[Records to use]
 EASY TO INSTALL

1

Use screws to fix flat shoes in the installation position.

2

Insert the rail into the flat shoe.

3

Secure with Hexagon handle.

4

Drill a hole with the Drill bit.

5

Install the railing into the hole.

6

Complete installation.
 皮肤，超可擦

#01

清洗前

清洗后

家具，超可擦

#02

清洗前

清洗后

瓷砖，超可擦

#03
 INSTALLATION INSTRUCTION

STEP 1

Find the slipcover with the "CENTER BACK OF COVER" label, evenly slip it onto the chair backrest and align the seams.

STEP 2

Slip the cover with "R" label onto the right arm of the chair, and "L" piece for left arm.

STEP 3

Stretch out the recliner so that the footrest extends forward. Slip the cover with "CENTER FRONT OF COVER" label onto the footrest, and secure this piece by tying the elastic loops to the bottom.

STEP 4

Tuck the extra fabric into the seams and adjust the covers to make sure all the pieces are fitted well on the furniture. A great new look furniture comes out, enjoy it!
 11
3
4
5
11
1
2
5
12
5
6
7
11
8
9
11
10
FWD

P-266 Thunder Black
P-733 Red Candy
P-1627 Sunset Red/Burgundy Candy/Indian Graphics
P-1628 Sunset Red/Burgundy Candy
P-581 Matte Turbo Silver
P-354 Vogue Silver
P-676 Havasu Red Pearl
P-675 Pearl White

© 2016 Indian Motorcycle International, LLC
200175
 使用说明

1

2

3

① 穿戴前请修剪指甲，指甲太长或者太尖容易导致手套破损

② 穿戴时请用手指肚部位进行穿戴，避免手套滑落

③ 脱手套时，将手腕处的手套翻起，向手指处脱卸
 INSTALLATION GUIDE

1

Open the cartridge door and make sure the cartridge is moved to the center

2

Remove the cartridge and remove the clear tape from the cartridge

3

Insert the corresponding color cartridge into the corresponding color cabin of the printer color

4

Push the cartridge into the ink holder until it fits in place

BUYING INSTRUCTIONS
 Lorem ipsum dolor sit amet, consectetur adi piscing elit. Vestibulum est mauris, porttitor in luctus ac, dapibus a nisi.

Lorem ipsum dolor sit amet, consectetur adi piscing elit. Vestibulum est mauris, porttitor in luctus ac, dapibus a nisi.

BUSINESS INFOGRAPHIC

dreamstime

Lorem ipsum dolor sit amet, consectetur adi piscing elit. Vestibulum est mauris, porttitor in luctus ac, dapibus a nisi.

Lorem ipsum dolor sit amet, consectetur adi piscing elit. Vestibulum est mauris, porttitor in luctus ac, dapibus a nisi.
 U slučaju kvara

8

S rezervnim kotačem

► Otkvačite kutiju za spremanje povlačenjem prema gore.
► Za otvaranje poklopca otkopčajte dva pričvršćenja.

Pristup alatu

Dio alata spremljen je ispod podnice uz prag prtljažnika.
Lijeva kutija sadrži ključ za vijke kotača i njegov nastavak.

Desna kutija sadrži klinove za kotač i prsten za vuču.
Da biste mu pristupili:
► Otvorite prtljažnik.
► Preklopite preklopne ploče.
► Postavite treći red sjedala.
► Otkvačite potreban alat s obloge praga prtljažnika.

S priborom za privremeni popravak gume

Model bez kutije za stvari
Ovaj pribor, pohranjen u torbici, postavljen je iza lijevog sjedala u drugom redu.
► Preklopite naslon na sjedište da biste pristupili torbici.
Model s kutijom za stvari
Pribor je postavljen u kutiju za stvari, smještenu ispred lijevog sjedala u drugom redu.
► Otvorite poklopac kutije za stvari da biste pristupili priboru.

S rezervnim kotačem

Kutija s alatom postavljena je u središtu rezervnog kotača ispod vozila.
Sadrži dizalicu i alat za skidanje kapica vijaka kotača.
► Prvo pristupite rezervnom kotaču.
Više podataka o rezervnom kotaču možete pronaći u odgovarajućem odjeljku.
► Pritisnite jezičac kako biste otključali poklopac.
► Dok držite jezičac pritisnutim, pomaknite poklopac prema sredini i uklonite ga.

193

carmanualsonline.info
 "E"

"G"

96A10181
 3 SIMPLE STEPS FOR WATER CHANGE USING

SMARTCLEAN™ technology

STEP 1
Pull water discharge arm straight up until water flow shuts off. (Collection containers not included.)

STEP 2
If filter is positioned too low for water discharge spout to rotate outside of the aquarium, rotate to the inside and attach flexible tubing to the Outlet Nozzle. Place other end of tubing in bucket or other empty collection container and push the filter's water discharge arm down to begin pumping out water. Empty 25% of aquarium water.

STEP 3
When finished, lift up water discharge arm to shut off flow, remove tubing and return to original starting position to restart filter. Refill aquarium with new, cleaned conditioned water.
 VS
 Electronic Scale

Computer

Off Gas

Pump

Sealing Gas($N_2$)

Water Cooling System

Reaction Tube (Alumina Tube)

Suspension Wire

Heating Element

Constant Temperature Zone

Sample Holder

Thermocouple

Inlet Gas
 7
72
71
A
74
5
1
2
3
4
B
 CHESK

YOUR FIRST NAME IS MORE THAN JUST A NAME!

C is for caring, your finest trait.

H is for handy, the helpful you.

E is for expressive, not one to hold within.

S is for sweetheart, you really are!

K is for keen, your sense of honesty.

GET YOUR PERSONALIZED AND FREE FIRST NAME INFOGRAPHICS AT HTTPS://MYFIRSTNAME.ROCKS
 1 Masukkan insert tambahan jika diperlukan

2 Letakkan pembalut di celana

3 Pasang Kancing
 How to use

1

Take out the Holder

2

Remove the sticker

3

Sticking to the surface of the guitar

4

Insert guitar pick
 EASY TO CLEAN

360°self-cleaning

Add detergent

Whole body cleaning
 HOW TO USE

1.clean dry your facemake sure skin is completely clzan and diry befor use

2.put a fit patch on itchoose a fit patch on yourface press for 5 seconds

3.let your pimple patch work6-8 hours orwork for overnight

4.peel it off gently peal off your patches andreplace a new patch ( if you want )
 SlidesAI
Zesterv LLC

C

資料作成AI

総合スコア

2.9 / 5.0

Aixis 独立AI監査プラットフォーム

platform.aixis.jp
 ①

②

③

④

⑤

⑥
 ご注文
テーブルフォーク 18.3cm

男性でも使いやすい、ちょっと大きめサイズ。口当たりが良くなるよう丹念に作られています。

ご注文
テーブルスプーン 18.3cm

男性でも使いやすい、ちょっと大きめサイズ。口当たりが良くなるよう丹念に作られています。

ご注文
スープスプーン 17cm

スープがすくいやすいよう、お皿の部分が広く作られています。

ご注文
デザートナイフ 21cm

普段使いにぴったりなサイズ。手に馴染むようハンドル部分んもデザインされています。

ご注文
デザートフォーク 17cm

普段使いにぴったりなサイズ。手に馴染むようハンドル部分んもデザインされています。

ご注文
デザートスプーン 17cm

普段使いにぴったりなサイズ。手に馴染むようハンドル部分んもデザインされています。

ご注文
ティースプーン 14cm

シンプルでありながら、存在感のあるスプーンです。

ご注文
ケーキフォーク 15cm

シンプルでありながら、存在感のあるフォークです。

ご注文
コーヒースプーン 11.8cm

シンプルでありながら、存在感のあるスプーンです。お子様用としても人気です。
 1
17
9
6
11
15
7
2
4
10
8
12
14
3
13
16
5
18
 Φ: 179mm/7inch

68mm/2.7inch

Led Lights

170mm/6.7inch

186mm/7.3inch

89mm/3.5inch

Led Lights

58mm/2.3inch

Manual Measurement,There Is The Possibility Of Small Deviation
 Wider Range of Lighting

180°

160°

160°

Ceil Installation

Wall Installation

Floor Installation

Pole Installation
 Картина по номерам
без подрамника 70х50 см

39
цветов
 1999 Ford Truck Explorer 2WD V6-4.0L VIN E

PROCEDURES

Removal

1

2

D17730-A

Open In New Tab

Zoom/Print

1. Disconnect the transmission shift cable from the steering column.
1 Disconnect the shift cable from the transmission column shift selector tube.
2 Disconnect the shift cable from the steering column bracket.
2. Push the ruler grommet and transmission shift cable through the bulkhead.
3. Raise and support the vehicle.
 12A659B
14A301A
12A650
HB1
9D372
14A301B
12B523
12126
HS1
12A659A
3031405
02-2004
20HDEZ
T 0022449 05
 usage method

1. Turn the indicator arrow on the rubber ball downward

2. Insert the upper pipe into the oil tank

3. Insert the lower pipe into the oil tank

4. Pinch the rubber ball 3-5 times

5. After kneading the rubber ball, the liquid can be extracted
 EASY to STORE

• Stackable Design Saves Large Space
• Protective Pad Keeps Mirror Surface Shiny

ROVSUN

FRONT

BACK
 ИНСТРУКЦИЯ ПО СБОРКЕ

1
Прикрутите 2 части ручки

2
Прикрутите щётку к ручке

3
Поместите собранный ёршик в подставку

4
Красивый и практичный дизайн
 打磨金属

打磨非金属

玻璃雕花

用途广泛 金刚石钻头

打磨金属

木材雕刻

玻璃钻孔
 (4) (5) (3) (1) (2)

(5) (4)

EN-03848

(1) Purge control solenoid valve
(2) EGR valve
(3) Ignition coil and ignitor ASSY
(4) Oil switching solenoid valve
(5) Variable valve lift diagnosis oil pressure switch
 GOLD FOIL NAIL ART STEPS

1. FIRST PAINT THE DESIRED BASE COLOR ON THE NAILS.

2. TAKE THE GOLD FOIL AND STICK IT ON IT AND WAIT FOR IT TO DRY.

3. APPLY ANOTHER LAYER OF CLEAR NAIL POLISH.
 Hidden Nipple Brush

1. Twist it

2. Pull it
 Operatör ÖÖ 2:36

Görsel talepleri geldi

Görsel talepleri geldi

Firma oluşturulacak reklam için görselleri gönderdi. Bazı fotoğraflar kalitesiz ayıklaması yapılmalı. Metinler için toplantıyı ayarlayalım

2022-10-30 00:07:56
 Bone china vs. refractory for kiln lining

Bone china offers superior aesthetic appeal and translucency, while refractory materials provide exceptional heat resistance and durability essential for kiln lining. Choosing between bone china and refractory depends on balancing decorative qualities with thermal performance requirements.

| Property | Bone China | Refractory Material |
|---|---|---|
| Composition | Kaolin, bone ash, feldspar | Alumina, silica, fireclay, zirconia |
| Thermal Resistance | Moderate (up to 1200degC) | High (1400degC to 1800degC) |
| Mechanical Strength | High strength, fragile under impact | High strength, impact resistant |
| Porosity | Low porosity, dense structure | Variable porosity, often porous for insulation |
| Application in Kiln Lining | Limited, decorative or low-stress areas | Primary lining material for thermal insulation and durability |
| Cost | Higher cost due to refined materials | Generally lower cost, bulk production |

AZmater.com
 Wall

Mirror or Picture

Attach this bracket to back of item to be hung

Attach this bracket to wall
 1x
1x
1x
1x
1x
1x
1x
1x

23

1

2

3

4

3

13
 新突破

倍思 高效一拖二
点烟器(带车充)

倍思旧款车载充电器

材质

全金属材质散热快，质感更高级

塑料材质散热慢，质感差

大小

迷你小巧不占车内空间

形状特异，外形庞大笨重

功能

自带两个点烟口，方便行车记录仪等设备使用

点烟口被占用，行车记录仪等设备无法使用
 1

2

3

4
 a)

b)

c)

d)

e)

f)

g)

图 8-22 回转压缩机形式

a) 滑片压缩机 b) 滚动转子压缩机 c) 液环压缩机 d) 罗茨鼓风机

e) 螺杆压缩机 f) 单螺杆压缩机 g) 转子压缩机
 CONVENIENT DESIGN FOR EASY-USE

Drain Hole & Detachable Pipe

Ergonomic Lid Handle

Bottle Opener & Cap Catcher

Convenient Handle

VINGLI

[Task statement] Copy out, in full, each line above that has the word "ispod" in it.

[Answer box]
Dio alata spremljen je ispod podnice uz prag prtljažnika.
Kutija s alatom postavljena je u središtu rezervnog kotača ispod vozila.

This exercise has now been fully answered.